* **TEXT SECTION**:
Tuesday, 26 August 2008

i've been Rapha-d

Hi, my name is crossjunkie and I have been a Rapha-holic for 6 months now.

Whilst there is no 12 step programme I've heard of for cycle clothing addiction, and my finances certainly don't allow me to explore fully this affliction, I have become strangely fixated by the Paul Smith-esque Cool Britannia phenomenon coming out of London.

Useless for cyclocross, blindingly expensive and elitist, favoured by wealthy Southerners/Londoners - how many more reasons not to favour this brand are there? Yet there is something undefinably alluring about the attention to detail, subtle designs and overall quality of a Rapha item. My wife says I am a marketing persons dream, taken in by style and image over substance. However, as most women know (and some men too) there is something deeply comforting and confidence giving about those special articles of clothing in ones wardrobe that ooze quality, fit soo comfortably and just feel fab to wear.

* **TO BE DONE**: According to the blog post about Rapha clothing, why is the writer drawn to the brand despite calling it useless for cyclocross, expensive, and elitist?

* **ROWS**:
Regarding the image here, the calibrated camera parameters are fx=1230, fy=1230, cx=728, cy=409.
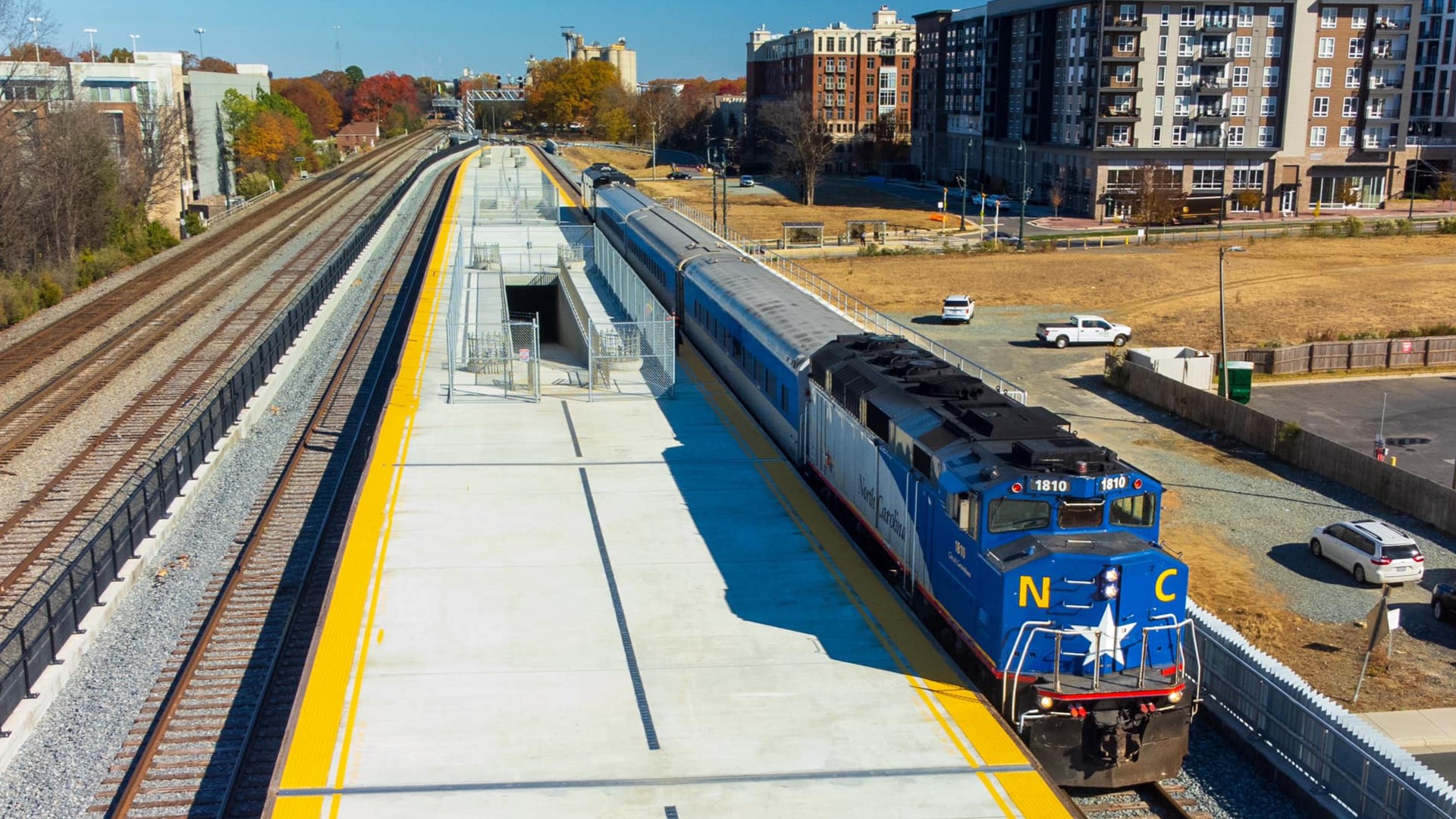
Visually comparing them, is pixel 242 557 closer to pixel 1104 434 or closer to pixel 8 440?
pixel 8 440

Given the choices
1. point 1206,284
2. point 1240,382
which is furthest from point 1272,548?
point 1206,284

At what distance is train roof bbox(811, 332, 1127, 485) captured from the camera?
53.8 ft

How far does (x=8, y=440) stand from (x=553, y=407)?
14.1 meters

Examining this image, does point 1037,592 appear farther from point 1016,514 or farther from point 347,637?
point 347,637

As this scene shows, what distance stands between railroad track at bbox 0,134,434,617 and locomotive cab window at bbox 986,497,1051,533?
1628 cm

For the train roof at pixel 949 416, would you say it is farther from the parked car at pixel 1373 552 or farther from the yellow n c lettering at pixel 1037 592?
the parked car at pixel 1373 552

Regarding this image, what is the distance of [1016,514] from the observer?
16.0 metres

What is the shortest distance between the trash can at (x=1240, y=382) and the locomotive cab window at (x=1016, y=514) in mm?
27399

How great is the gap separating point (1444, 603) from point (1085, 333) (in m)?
29.4

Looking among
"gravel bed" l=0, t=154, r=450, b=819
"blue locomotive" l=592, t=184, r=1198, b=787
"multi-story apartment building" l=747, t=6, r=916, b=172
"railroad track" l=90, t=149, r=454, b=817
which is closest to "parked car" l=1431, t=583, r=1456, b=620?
"blue locomotive" l=592, t=184, r=1198, b=787

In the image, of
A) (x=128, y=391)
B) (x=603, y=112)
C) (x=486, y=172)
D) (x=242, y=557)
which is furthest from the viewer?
(x=603, y=112)

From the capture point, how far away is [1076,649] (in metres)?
15.8

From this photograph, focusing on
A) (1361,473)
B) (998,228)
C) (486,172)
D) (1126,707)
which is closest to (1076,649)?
(1126,707)

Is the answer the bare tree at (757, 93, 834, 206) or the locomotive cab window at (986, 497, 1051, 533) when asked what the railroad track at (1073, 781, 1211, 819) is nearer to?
the locomotive cab window at (986, 497, 1051, 533)
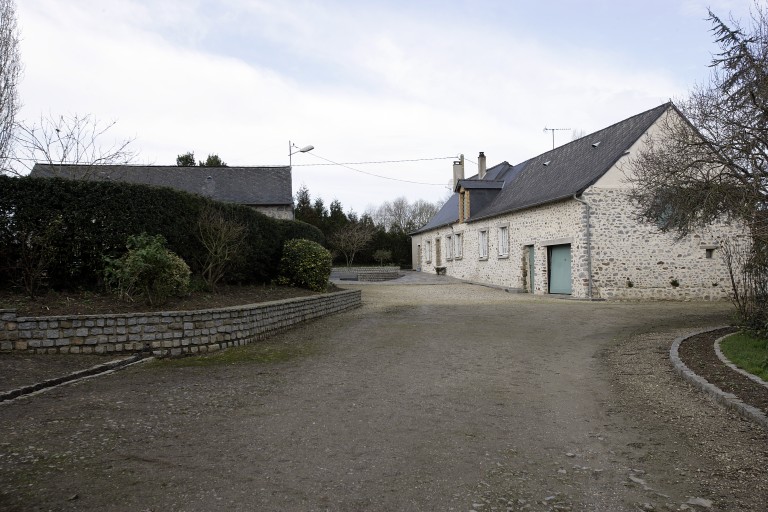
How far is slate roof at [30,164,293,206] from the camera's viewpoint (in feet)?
89.1

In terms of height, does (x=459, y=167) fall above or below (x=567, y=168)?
above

* **OUTPUT OF THE TASK**: The writer finds something "undefinably alluring" about the attention to detail, subtle designs, and overall quality of a Rapha item. The post adds that clothing which oozes quality, fits comfortably, and feels fab to wear is deeply comforting and gives confidence.